Differentially Private Knowledge Distillation via Synthetic Text Generation
- URL: http://arxiv.org/abs/2403.00932v2
- Date: Wed, 5 Jun 2024 03:07:44 GMT
- Title: Differentially Private Knowledge Distillation via Synthetic Text Generation
- Authors: James Flemings, Murali Annavaram,
- Abstract summary: We propose DistilDP: a novel differentially private knowledge distillation algorithm.
DistilDP exploits synthetic data generated by a differentially private teacher LLM.
Our experimental results demonstrate that DistilDP can substantially improve the utility over existing baselines.
- Score: 5.201318326501886
- License: http://creativecommons.org/licenses/by/4.0/
- Abstract: Large Language models (LLMs) are achieving state-of-the-art performance in many different downstream tasks. However, the increasing urgency of data privacy puts pressure on practitioners to train LLMs with Differential Privacy (DP) on private data. Concurrently, the exponential growth in parameter size of LLMs necessitates model compression before deployment of LLMs on resource-constrained devices or latency-sensitive applications. Differential privacy and model compression generally must trade off utility loss to achieve their objectives. Moreover, simultaneously applying both schemes can compound the utility degradation.
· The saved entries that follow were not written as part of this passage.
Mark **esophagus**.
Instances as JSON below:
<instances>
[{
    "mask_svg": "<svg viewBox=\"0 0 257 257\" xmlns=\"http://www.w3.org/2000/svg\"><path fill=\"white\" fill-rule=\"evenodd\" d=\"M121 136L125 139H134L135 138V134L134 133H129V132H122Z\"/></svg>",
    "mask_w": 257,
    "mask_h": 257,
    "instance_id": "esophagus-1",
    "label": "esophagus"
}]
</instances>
To this end, we propose DistilDP: a novel differentially private knowledge distillation algorithm that exploits synthetic data generated by a differentially private teacher LLM. The knowledge of a teacher LLM is transferred onto the student in two ways: one way from the synthetic data itself -- the hard labels, and the other way by the output distribution of the teacher evaluated on the synthetic data -- the soft labels. Furthermore, if the teacher and student share a similar architectural structure, we can further distill knowledge by aligning the hidden representations between both. Our experimental results demonstrate that DistilDP can substantially improve the utility over existing baselines, at least $9.0$ PPL on the Big Patent dataset, with strong privacy parameters, $\epsilon=2$. These promising results progress privacy-preserving compression of autoregressive LLMs. Our code can be accessed here: https://github.com/james-flemings/dp_compress.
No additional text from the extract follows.